Extortion Email Asking Site Ransom

sparkleballlady
(@sparkleballlady)

9 years, 8 months ago
I received an email recently from Armada Collective asking for bitcoin ransom or they would shut down my website. The good news is I had no idea how vulnerable my website was. I’ve taken some steps to protect it. SiteLock and SSL Certification from my hosting service. Changing passwords. Clearing unused plugins. What else can I do? I’ve read the “Hardening WordPress” article but I don’t understand much of it. Simple first-line defense instructions would be much appreciated. Today is the day they promised attack.

http://www.sparkleball.com
- This topic was modified 9 years, 8 months ago by Jan Dembowski.

Viewing 9 replies - 1 through 9 (of 9 total)

Andrew Nevins
(@anevins)

WCLDN 2018 Contributor | Volunteer support

9 years, 8 months ago

Which bit specifically are you stuck with on that Codex article?

Moderator Steven Stern (sterndata)
(@sterndata)

Volunteer Forum Moderator

9 years, 8 months ago

It’s probably a phishing expedition, rather than a targeted attack.
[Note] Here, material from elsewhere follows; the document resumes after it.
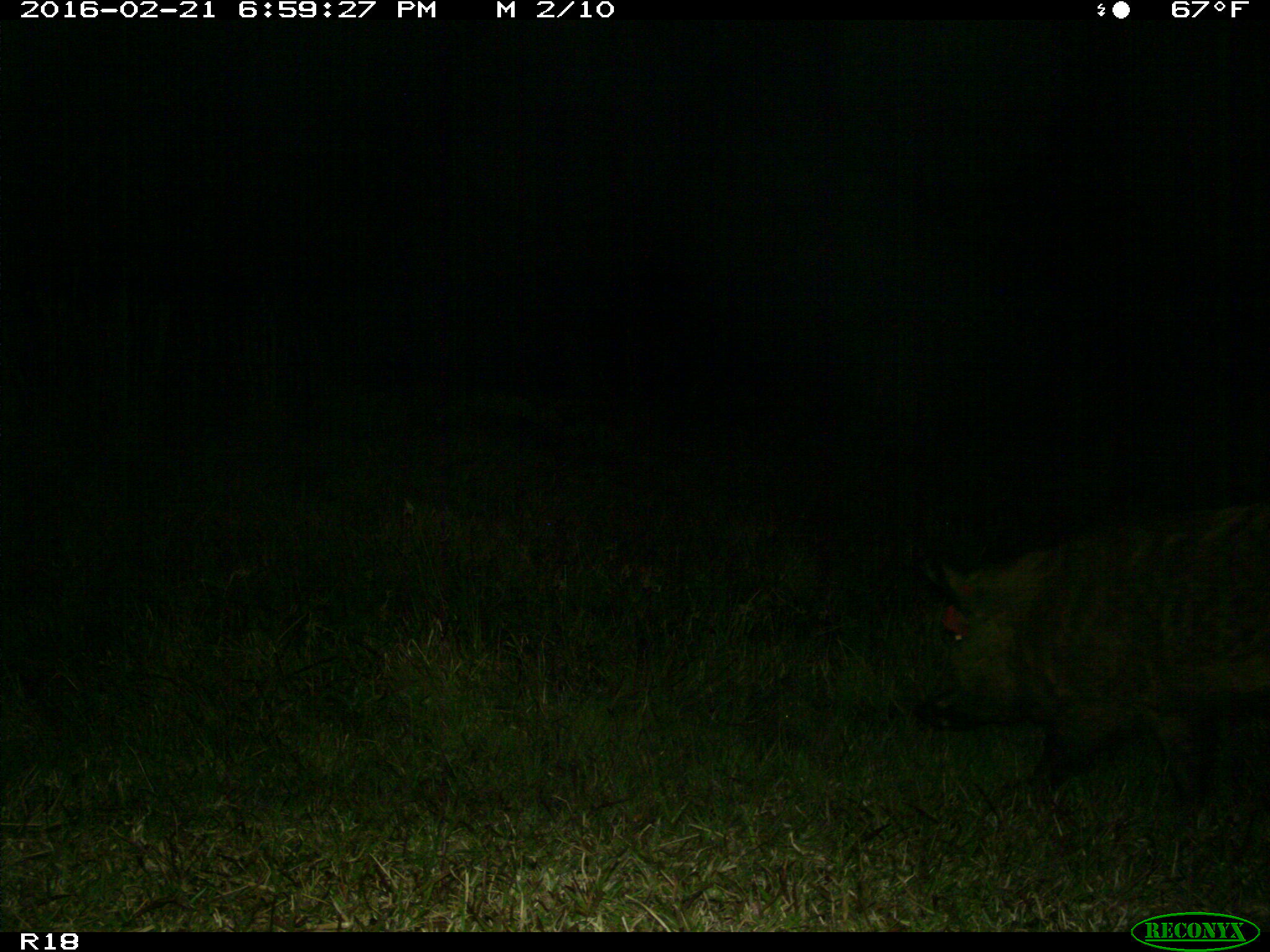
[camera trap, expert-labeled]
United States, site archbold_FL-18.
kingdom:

If you’ve done the hardening steps and your site is up to day, then you *should* be OK. You might just drop a note to the tech support and security folks at your host, just in case, and make a full and complete backup.
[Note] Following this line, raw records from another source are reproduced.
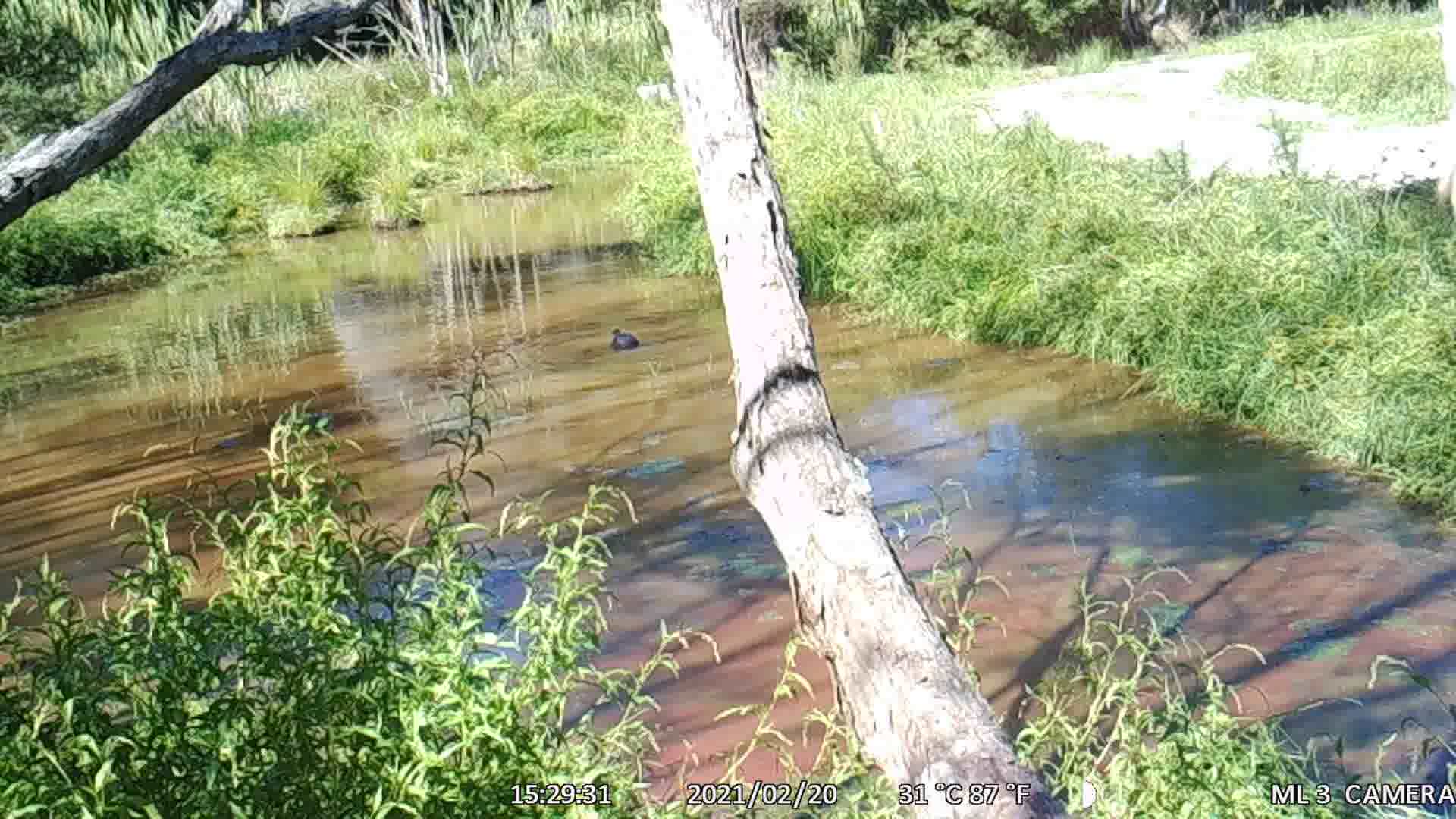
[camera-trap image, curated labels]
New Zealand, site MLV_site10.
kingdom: Animalia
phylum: Chordata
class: Aves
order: Anseriformes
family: Anatidae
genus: Anas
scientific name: Anas platyrhynchos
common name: mallard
“Backupwordpress” is a good plugin for that. Be sure to download the backup. Don’t leave it on the site.
Thread Starter sparkleballlady
(@sparkleballlady)

9 years, 8 months ago
thank you, @sterndata. I googled the group. some attacks do happen. some are copycat. my site needs as much protection as I can muster since I plan to launch a new product this week.
- This reply was modified 9 years, 8 months ago by sparkleballlady.
Thread Starter sparkleballlady
(@sparkleballlady)

9 years, 8 months ago

hey @anevins,

The following things I don’t understand nor know if they’re applicable to my site:

1. SFTP vs FTP
2. File Permissions
3. Securing WP-Admin
4. Firewall for my site

Thank you!

Alex
barnez
(@pidengmor)

9 years, 8 months ago
@sparkleballlady

I received one of those a few weeks ago. The general consensus is that this is a generic message where there is nothing specific to the site under threat, or anything unique about the BitCoin account where they could tell if you’ve actually paid. My promised day of attack came and went, but then I have taken all those hardening steps so feel confident in the site’s security. It’s never a bad time to beef up your security though!
- This reply was modified 9 years, 8 months ago by barnez.
Thread Starter sparkleballlady
(@sparkleballlady)

9 years, 8 months ago

good to know, @pidengmor. thank you– my site was tres soft, so this is a blessing (maybe) in disguise. More learning.

Moderator Steven Stern (sterndata)
(@sterndata)

Volunteer Forum Moderator

9 years, 8 months ago

Backups are a good strategy. Set something up so it’s (1) automatic and (2) the backup is not stored with the site and (3) doesn’t rely on your host. In the long run (and I speak from experience), one is a greater threat to one’s website than any external threat.

Thread Starter sparkleballlady
(@sparkleballlady)

9 years, 8 months ago

Question: does it make your site much more secure to have an admin page with a more complicated address than http://www.website.com/wp-admin ?? And if so, is there a place that gives directions for this change?

Moderator Steven Stern (sterndata)
(@sterndata)

Volunteer Forum Moderator

9 years, 8 months ago

: does it make your site much more secure to have an admin page with a more complicated address

In my opinion, no. There are plugins that will hide your login pages, though.